Harris opens the book with a discussion on human evolution. Like many animals, our minds evolved to identify and avoid danger.
But, unlike many animals, our survival needs are not only met, but fulfilled in excess. Now, many of the dangers we face are emotional, or at least tied to emotions, like stress, anxiety, and fear.
Here’s the Happiness Trap in a nutshell: we don’t like negative thoughts and feelings, and will do just about anything to escape or avoid them. Many escape strategies are destructive, and just create more negative feelings. And so the cycle continues.
The problem, though, isn’t in the thoughts or feelings themselves, but how we fuse with them, to borrow a term from Harris.
Fusion: the story is not the event
We often treat our thoughts as absolute truth. When we think to ourselves, “I’m worthless,” we believe it as though it’s written in the stars.
It’s often difficult to realize that our thoughts are just words in our heads. Things start to get messy when we fuse with those thoughts, and treat them as absolute, unalterable truth.
Harris uses a brilliant analogy for this. Think about a shooting, and a newspaper’s article on the shooting. The shooting is the event. The article is just the story that reports what happened — in essence, it’s just words.
Fusion, says Harris, is “the story and the event stuck together.”
We know that it’s easy for stories to get twisted. We know that a publication’s bias distorts its content to reflect certain views. We know that news stories often leave out details.
Most importantly, we know that we can’t always trust the news to tell us the whole truth and nothing but.
Truth vs. helpfulness
Here’s the thing about fusing, especially with negative thoughts: it doesn’t provide a solution for the core problem.
Say, for instance, you think, “I’m not a good writer.” Maybe you truly believe that you’ll never be a good writer no matter what you do.
(If you’re anything like me, you’ve probably already thought this too many times to count, and it’s probably stopped or discouraged you from writing.)
And you know what? It might be true. You might not be a good writer. But beating yourself up or giving up doesn’t do anything to solve the problem, does it?
To paraphrase Harris: Even if a thought is true but unhelpful, why spend time or energy on it? Why obsess over it?

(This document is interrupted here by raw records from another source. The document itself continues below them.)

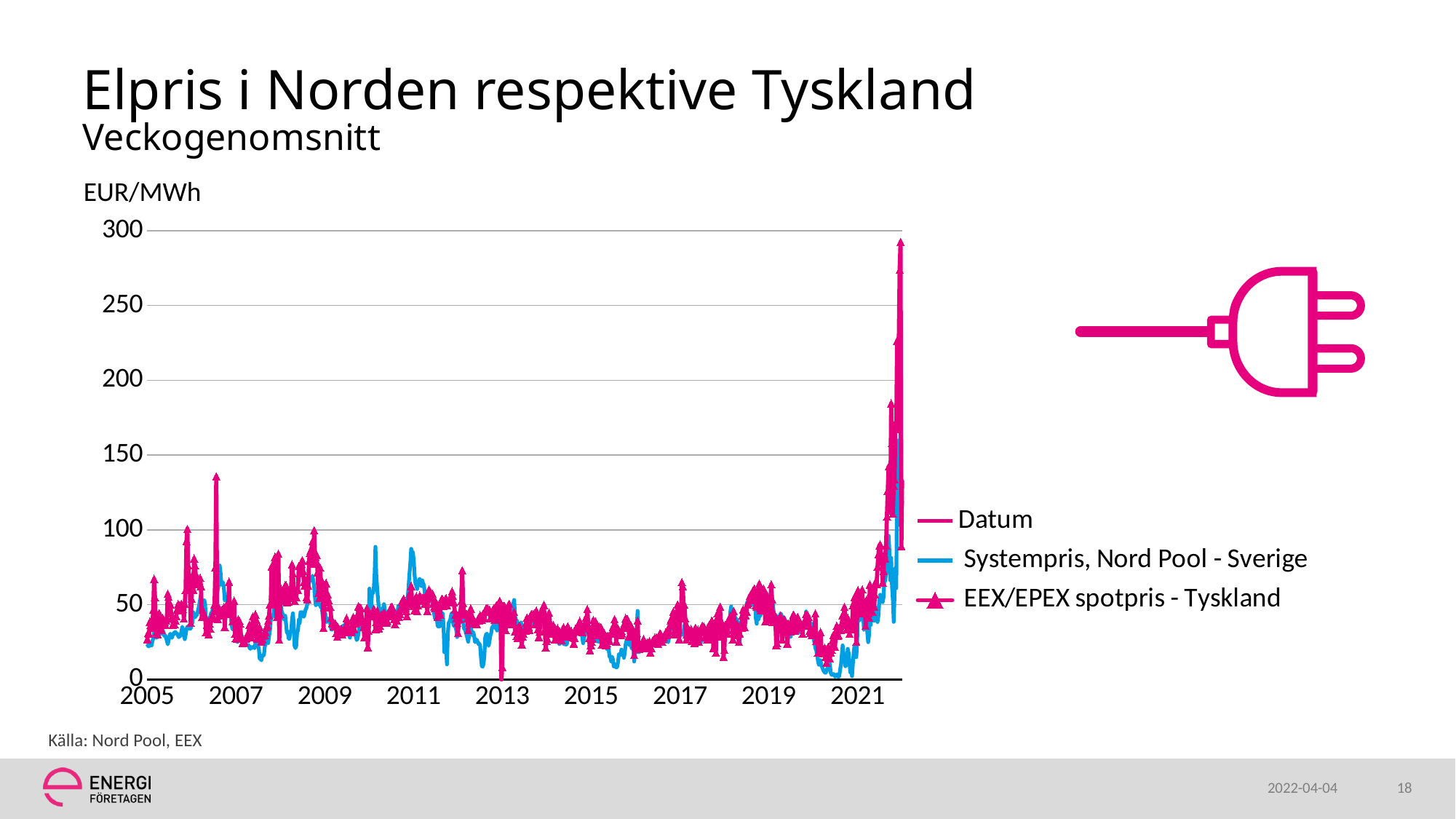
How many year labels are shown on the horizontal axis? 9 What is the highest value shown on the vertical axis? 300 Is the peak value of EEX/EPEX spotpris - Tyskland in late 2021 greater or less than 250? greater Which series reaches the highest value on the chart? EEX/EPEX spotpris - Tyskland What kind of chart is shown on the slide? Line chart Is the peak value of Systempris, Nord Pool - Sverige in late 2021 greater or less than 100? greater Is the spike in EEX/EPEX spotpris - Tyskland around 2006 greater or less than 100? greater How many series does the legend list? 3 What unit is shown above the vertical axis? EUR/MWh Do the prices rise or fall from 2020 to the end of 2021? Rise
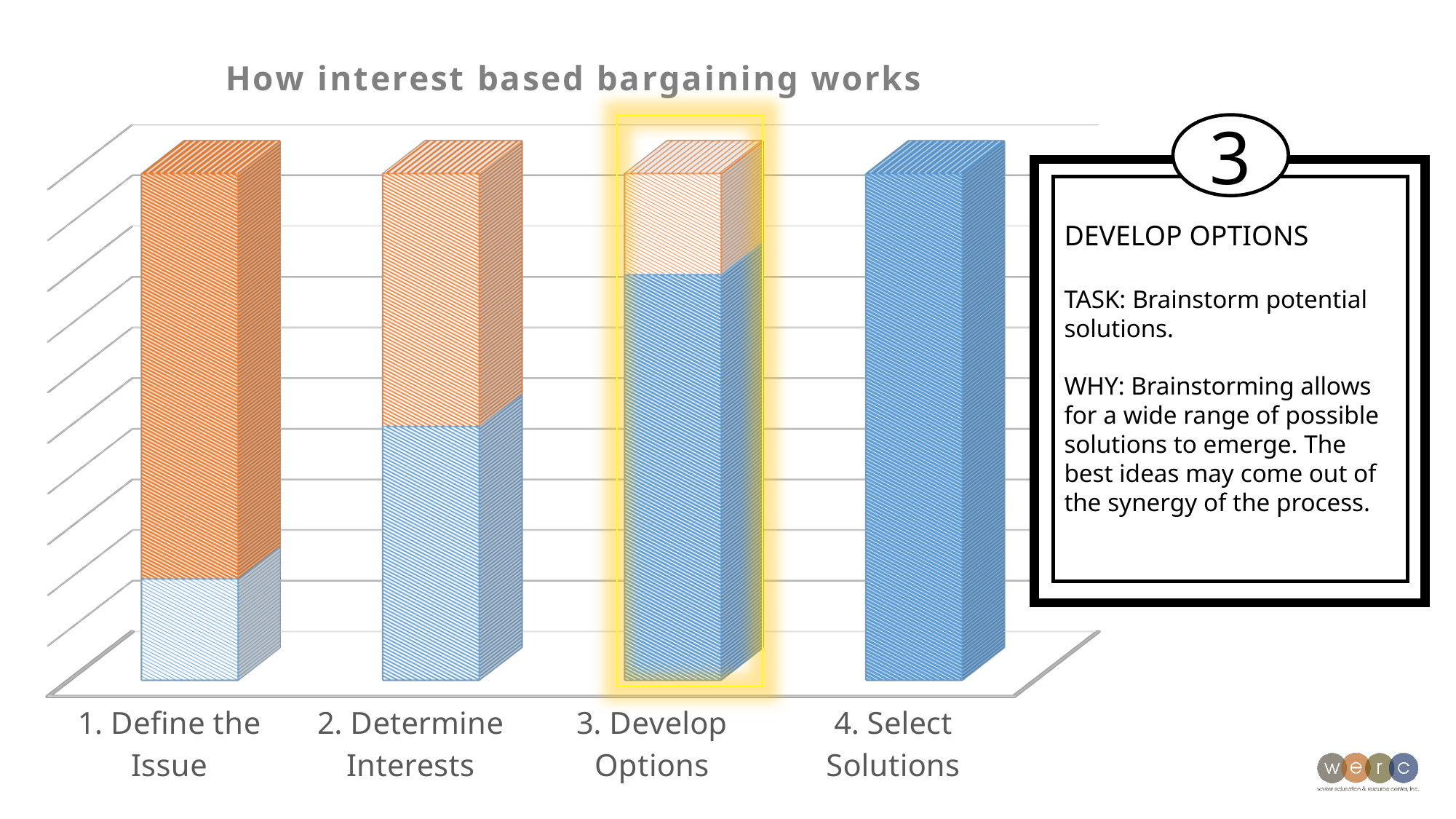
Which category's bar contains no orange segment at all? 4. Select Solutions How many categories are shown along the x axis of the chart? 4 Which category has the largest blue segment? 4. Select Solutions Does the orange segment rise or fall moving from left to right along the x axis? Fall Which category has the largest orange segment? 1. Define the Issue Which category has the smallest blue segment? 1. Define the Issue Which has the larger blue segment, 1. Define the Issue or 3. Develop Options? 3. Develop Options Does the blue segment rise or fall moving from left to right along the x axis? Rise Which category's bar is highlighted with a yellow outline on the slide? 3. Develop Options What is the title of the chart? How interest based bargaining works Which has the larger orange segment, 2. Determine Interests or 3. Develop Options? 2. Determine Interests What kind of chart is shown on the slide? Stacked bar chart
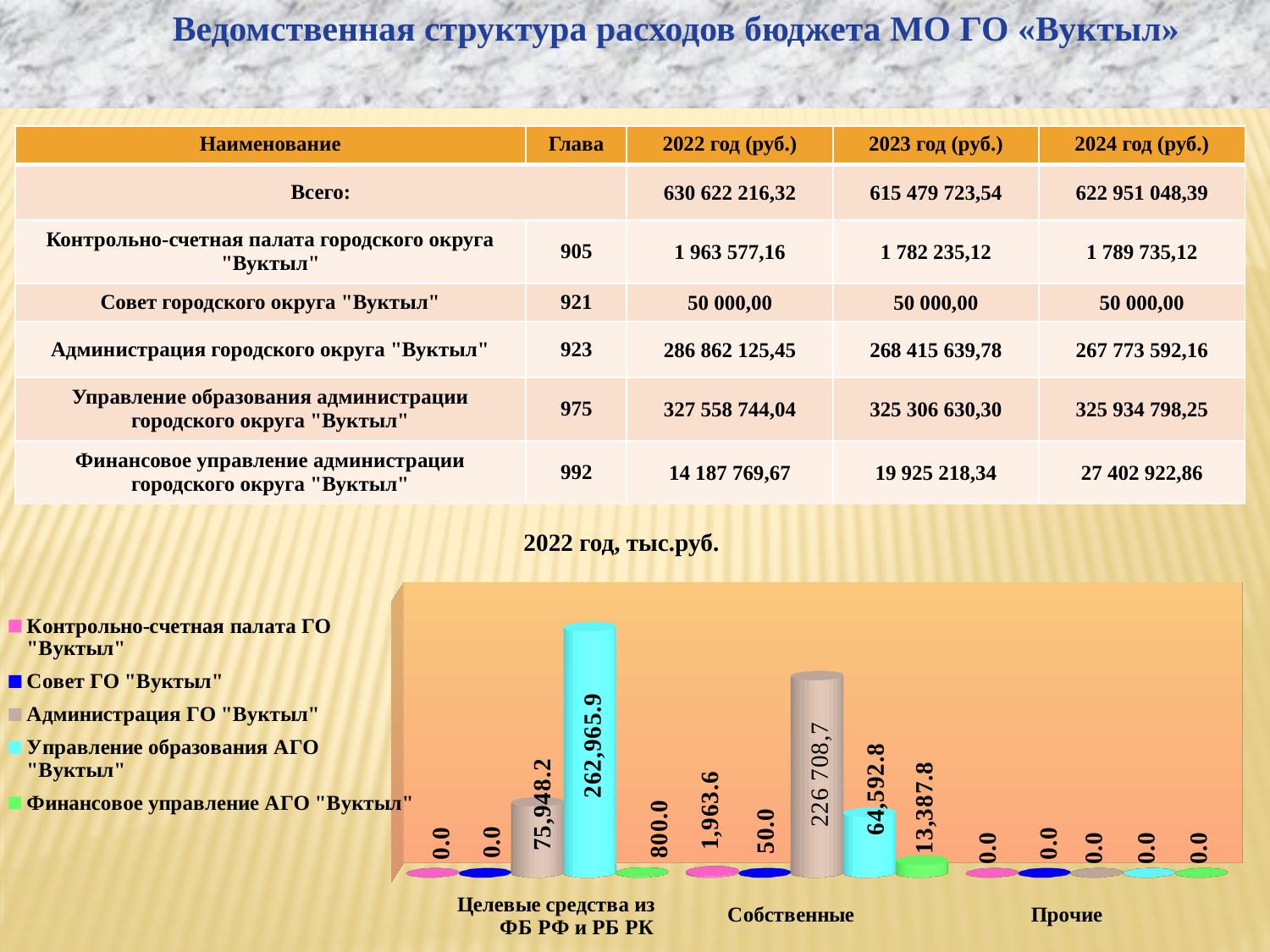
What is the value for Управление образования АГО "Вуктыл" in the Целевые средства из ФБ РФ и РБ РК category? 262,965.9 Which is larger: the value for Администрация ГО "Вуктыл" in Целевые средства из ФБ РФ и РБ РК or in Собственные? Собственные What is the value for Администрация ГО "Вуктыл" in the Собственные category? 226 708,7 What is the value for Контрольно-счетная палата ГО "Вуктыл" in the Собственные category? 1,963.6 What kind of chart is shown on the slide? bar chart What is the value for Финансовое управление АГО "Вуктыл" in the Собственные category? 13,387.8 What is the value for Совет ГО "Вуктыл" in the Собственные category? 50.0 Which series has the highest value in the Собственные category? Администрация ГО "Вуктыл" What is the title of the chart? 2022 год, тыс.руб. How many categories are shown on the x axis of the chart? 3 How many series does the chart legend list? 5 Which series has the highest value in the Целевые средства из ФБ РФ и РБ РК category? Управление образования АГО "Вуктыл"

However, he emphasizes that fusion isn’t the enemy; it’s only a problem when it stops you from living a full life.
He offers some golden advice: ask yourself if the thought you’re having inspires you to act and create the life you want. If so, then the thought is helpful, even if it’s negative and makes you uncomfortable.
But, he warns, don’t cling too tightly even to helpful thoughts.
All this sounds great on paper, but the key to defusion is repetition and practice. This book won’t change your life unless you do the accompanying exercises as often as you can, and put Harris’ ideas into practice.
I won’t go into the exercises here, though; read the darn book! (But don’t go into it thinking that you can read between the lines to find some secret recipe for eternal happiness — you’ll be thoroughly disappointed.)
This book is part of the Essential Reading Series, a compilation of book recommendations to help you live your best life and write your best work.